This paper addresses the challenge of unsupervised cross-domain image retrieval (UCIR), where category-level correspondence lacks label supervision. To this end, we propose ProtoOT—a novel paradigm that unifies intra-domain representation learning and cross-domain alignment within an optimal transport (OT) framework, enabling prototype-driven end-to-end co-optimization. Methodologically, ProtoOT integrates: (i) semantic prototype generation initialized via K-means; (ii) tunable-constraint OT-based cross-domain alignment; (iii) approximation of class-level marginal distributions; and (iv) contrastive learning to enhance prototype discriminability and cross-domain semantic consistency. Evaluated on DomainNet and Office-Home benchmarks, ProtoOT achieves substantial improvements—24.44% higher P@200 and 12.12% higher P@15—surpassing state-of-the-art methods by a significant margin.

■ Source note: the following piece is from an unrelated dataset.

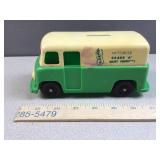 vintage toy dairy truck bank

Unsupervised cross-domain image retrieval (UCIR) aims to retrieve images sharing the same category across diverse domains without relying on labeled data. Prior approaches have typically decomposed the UCIR problem into two distinct tasks: intra-domain representation learning and cross-domain feature alignment. However, these segregated strategies overlook the potential synergies between these tasks. This paper introduces ProtoOT, a novel Optimal Transport formulation explicitly tailored for UCIR, which integrates intra-domain feature representation learning and cross-domain alignment into a unified framework. ProtoOT leverages the strengths of the K-means clustering method to effectively manage distribution imbalances inherent in UCIR. By utilizing K-means for generating initial prototypes and approximating class marginal distributions, we modify the constraints in Optimal Transport accordingly, significantly enhancing its performance in UCIR scenarios. Furthermore, we incorporate contrastive learning into the ProtoOT framework to further improve representation learning. This encourages local semantic consistency among features with similar semantics, while also explicitly enforcing separation between features and unmatched prototypes, thereby enhancing global discriminativeness. ProtoOT surpasses existing state-of-the-art methods by a notable margin across benchmark datasets. Notably, on DomainNet, ProtoOT achieves an average P@200 enhancement of 24.44%, and on Office-Home, it demonstrates a P@15 improvement of 12.12%. Code is available at https://github.com/HCVLAB/ProtoOT.